Sept. 14, 2011
When people told Leron Jackson he couldn't make it, he never believed them.
"Anyone can do something to make a mark in this world," says the 33-year-old Carriere native. Jackson has been living with cerebral palsy his whole life, but he hasn't let his disability hold him back. He received his bachelor's degree in criminal justice and correctional services from Jackson State University last December.
As a teenager, Jackson began working for his mother, Hollia Thompson, now 50. She has worked for the Arc of Mississippi, an advocacy organization for citizens with cognitive, intellectual and developmental disabilities, since the family moved to Byram in 1983. Today, Jackson does advocacy work for people with disabilities and is a motivational speaker with the organization.

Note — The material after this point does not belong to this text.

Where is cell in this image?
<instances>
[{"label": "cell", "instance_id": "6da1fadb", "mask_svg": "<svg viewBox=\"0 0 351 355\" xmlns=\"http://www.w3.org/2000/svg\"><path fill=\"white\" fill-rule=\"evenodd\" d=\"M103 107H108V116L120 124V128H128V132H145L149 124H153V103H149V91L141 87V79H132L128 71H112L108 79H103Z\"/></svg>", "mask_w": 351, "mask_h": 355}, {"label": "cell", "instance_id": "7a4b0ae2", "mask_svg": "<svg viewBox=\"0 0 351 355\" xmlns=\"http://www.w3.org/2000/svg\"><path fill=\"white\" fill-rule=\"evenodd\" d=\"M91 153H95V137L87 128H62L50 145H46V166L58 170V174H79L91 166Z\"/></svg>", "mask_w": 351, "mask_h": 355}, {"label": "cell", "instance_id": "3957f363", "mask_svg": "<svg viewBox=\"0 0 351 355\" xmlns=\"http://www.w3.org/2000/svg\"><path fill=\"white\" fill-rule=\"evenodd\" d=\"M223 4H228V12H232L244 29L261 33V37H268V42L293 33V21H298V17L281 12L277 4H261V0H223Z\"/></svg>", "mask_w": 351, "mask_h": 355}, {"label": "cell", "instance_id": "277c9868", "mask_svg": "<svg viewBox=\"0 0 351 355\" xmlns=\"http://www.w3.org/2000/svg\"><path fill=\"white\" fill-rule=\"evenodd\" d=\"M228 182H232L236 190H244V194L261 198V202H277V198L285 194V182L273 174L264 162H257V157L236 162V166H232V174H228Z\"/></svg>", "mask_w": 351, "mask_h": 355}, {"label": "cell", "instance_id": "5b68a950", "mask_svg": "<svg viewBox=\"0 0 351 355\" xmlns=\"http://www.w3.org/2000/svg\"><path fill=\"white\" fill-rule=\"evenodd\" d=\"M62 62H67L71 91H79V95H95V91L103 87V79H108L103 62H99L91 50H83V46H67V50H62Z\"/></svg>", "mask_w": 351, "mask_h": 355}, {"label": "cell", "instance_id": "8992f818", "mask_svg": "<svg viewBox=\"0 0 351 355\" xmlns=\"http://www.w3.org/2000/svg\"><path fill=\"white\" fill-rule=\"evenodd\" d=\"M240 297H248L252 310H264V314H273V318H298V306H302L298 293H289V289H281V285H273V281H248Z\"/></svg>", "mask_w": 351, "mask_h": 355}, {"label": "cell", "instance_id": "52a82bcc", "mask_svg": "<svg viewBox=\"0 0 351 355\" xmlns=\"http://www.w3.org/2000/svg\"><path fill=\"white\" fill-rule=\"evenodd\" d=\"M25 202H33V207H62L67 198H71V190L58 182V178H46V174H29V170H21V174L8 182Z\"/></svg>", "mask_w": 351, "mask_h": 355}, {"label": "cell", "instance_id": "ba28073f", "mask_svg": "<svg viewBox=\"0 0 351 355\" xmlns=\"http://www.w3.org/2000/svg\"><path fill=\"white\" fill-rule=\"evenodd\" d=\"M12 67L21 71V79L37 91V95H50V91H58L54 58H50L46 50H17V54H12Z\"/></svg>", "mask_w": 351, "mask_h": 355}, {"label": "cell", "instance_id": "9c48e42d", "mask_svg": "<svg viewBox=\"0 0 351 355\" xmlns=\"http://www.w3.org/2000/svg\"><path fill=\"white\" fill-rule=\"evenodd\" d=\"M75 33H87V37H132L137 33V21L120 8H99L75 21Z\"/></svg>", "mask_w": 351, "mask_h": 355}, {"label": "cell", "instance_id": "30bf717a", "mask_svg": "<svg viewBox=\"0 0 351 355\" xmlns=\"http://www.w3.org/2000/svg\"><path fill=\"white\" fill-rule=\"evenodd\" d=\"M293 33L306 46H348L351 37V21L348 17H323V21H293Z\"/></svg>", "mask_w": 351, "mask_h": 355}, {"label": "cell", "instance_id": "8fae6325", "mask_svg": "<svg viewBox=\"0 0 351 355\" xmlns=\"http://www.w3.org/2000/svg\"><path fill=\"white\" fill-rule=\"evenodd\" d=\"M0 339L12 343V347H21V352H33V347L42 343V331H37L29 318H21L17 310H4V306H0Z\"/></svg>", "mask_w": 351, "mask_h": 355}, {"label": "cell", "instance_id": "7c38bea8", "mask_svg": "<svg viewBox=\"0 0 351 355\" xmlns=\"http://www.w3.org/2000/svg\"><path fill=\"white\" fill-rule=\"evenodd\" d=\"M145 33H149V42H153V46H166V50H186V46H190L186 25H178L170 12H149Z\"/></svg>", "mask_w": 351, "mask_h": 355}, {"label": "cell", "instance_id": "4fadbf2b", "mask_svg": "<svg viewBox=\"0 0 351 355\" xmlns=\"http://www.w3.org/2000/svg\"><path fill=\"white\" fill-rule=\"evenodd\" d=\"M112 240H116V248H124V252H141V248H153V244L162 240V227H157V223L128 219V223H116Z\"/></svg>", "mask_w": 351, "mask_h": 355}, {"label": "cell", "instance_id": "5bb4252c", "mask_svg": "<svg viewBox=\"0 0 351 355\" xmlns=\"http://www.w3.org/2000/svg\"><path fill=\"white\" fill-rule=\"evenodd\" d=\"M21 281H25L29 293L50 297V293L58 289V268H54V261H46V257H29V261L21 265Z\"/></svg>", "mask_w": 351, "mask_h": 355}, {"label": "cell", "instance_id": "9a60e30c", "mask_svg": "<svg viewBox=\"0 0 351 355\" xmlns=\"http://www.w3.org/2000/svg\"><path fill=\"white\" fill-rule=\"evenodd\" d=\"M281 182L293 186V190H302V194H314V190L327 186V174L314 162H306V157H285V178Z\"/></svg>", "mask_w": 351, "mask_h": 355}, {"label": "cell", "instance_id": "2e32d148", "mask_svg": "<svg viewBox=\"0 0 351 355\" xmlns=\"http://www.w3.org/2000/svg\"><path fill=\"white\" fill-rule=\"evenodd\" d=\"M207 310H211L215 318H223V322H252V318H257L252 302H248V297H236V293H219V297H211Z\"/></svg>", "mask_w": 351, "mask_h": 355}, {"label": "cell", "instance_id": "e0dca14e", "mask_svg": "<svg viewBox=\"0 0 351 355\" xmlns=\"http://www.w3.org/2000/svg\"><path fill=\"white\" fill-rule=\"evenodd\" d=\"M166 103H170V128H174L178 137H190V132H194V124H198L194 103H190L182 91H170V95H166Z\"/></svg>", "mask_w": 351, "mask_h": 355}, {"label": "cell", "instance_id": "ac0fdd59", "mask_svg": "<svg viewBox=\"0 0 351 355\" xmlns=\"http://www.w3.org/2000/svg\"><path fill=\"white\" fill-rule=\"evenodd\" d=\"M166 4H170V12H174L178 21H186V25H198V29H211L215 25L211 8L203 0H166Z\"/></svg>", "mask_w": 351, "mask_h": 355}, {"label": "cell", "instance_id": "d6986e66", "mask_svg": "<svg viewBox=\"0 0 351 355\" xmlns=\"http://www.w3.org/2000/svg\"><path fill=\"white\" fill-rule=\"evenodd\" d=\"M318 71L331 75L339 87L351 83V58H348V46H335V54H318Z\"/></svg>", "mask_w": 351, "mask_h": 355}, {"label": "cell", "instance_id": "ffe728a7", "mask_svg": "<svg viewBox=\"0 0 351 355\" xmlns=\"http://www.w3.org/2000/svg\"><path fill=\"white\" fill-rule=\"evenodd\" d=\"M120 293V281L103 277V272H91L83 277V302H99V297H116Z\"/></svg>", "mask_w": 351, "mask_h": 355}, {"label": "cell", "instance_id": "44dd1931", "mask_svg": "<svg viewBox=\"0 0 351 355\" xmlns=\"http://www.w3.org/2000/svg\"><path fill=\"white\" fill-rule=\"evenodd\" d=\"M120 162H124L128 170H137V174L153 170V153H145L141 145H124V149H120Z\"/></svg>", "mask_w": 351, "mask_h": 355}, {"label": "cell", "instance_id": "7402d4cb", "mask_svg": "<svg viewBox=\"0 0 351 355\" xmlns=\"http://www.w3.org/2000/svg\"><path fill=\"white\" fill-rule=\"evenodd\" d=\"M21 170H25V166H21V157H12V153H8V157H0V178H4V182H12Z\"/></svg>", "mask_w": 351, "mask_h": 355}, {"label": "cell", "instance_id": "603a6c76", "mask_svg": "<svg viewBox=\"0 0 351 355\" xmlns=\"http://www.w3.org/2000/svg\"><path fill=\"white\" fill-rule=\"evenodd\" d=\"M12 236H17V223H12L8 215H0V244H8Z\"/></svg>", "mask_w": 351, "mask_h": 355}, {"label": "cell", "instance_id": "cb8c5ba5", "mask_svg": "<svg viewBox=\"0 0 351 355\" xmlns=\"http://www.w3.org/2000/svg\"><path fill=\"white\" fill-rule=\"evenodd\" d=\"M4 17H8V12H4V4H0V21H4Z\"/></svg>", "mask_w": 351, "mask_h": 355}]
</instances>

"Knowing about the things I went through inspires people to go out and do great things," he says, "The work grew on me and made me the person I am today. I'm happy my mother got me out there."
Thompson saw that her son had a gift. "He has the ability to channel energy to help others," she says, "I've never met anyone with more perseverance and sense of self."
Jackson learned self-advocacy at the National Youth Leadership Conference in 1997, where he has since served on the planning committee. His admission essay earned him a chance to meet Pres. George W. Bush, who was looking for a person with a disability to accompany him when he signed the Americans with Disabilities Amendments Act in 2008. Bush liked the language Jackson used in his essay and quoted from it in his speech.
After that experience, Jackson began a youth leadership conference at home. Mark Smith, executive director of the Coalition for Citizens with Disabilities and one of Jackson's greatest inspirations, directed that effort.
Jackson's quest for a quality education has met with great opposition over the years. He had to fight for that right. Still, at the Jackson State University graduation this spring, Jackson was not allowed to walk with his class.
"It has definitely been a struggle," he says. "So many people thought I couldn't do it. Sometimes, they'd knock me down to where I didn't want to get up. Now it's my job to pick people up."
He thanks his family and his unshakable faith in God for all he's accomplished.
"All his struggles gave him the strength to do what he needs to do," Thompson says.
Jackson wants to study disability-rights law, and he intends to pursue a career in it while continuing to advocate for people with disabilities. "It goes to show that you should never tell anyone they can't make it," he says. "I'm a living testament that they can."